We'd spend the day sweeping (signifying sweeping out the bad luck with the old year) and not using knives (since we did not want to cut our fortune and luck in half for the upcoming year). For dinner, we'd usually have Chinese hot pot, which is basically a boiling cauldron of broth with veggies, tofu, and rice noodles in it in the center of the (round) table, and random raw meats that you pick up with chop sticks, dip into the boiling water, and after it is cooked, dipping the meat into a mixture of raw egg, soy sauce, sesame oil, and fermented black bean paste, and really, whatever odd Chinese sauces you wanted.

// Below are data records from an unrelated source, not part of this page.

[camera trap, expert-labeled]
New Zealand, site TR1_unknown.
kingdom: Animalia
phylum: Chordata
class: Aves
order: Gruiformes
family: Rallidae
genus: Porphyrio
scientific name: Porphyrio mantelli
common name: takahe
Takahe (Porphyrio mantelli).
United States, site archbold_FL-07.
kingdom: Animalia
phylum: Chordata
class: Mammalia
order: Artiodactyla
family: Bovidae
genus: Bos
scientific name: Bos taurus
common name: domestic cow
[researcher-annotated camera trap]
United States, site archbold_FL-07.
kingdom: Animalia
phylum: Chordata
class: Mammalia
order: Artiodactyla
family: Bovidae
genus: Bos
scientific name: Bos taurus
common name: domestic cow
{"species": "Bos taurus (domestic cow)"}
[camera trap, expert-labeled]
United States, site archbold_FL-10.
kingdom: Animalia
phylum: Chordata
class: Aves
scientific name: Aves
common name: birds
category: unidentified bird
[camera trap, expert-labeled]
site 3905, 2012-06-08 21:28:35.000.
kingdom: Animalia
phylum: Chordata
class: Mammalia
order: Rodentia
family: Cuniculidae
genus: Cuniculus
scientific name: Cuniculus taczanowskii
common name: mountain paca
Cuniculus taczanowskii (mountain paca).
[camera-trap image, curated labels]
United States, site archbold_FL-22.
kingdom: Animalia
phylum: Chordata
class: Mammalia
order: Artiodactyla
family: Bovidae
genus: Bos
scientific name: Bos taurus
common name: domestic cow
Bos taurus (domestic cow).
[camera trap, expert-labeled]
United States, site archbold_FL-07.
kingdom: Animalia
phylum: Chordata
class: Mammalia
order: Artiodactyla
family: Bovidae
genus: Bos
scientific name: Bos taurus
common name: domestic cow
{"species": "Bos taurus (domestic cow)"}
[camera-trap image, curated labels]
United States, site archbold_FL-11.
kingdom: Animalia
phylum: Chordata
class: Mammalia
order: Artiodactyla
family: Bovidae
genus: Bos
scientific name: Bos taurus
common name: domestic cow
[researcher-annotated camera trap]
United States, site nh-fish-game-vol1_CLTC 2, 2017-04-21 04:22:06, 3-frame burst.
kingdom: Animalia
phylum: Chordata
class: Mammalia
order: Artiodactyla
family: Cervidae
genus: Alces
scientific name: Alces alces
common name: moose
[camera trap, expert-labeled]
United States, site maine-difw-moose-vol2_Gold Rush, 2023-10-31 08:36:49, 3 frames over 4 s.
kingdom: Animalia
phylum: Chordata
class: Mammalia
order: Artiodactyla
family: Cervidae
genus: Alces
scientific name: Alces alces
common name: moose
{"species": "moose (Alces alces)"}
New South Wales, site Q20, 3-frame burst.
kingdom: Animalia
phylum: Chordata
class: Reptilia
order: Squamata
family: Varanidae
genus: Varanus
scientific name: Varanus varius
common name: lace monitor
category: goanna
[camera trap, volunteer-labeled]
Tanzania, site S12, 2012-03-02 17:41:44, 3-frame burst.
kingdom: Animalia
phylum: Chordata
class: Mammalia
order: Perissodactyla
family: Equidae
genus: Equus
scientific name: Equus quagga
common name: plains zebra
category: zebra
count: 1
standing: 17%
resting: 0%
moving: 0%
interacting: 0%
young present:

This meal is very communal, as everyone needs to physically gather around the hot pot, and is meant to signify togetherness and strength for the new year.

We would also often have dumplings for the new year. Grandma, Auntie, and Momma would sit at the dinner table for hours, making the dough for the wrappers, making the filling that would go inside, and wrapping the dumplings, and by dinner time, there would be hundreds and hundreds of dumplings ready for boiling and eating. Sometimes, my mom would put a dime into some random dumplings, or fill it with a sweet rather than savory filling. If you were to be the person who ate the special dumpling, and found a sweet taste or money in your mouth, the upcoming new year was supposed to be extra special for you. I tended to get those special dumplings a lot, because I AM SPECIAL (or rather, I am a dumpling fiend and tended to eat most of the dumplings).

After dinner, we'd thank our elders and they'd give us red envelopes filled with money. The red envelopes are supposed to be given by people who are married to those who aren't married, but my grandparents stopped giving me red envelopes pretty much since I started to drive. I'm not sure what the reasoning was, but I totally miss getting all that money in early February that I would try to last me to the end of the year.

I was born in America and have never spent any amount of significant time in Asia, but I am grateful for the traditions my parents and grandparents had, and were able to pass along in my otherwise very American life growing up in suburban Southern California.

Gong Xi Gong Xi! Gong Xi Fa Tsai! Hong Bao Na Lai!

Tuesday, February 5, 2008

I hate Christmas. In February.

What I love about Facebook is that it tells you everything your friends are doing without any effort on your part. I also kind of hate that about Facebook.

I am friends with my younger cousin who is a freshman at Berkeley. This is the cousin who says on her profile that her favorite quote is "Making love is nice, but sometimes you just wanna FUCK." and who is dating a wannabe emo gangsta Azn thug who goes to Irvine and who doesn't smile in pictures and always allows his long straight hair to slightly cover just his right eye. Solemnly, of course.

On Facebook Marketplace, which is an online space where you can personally sell unwanted items, she just listed a new 1GB purple iPod shuffle that has never been opened or used for $50.

Christmas this year, I bought her a new 1GB purple iPod shuffle that had never been opened or used for $100.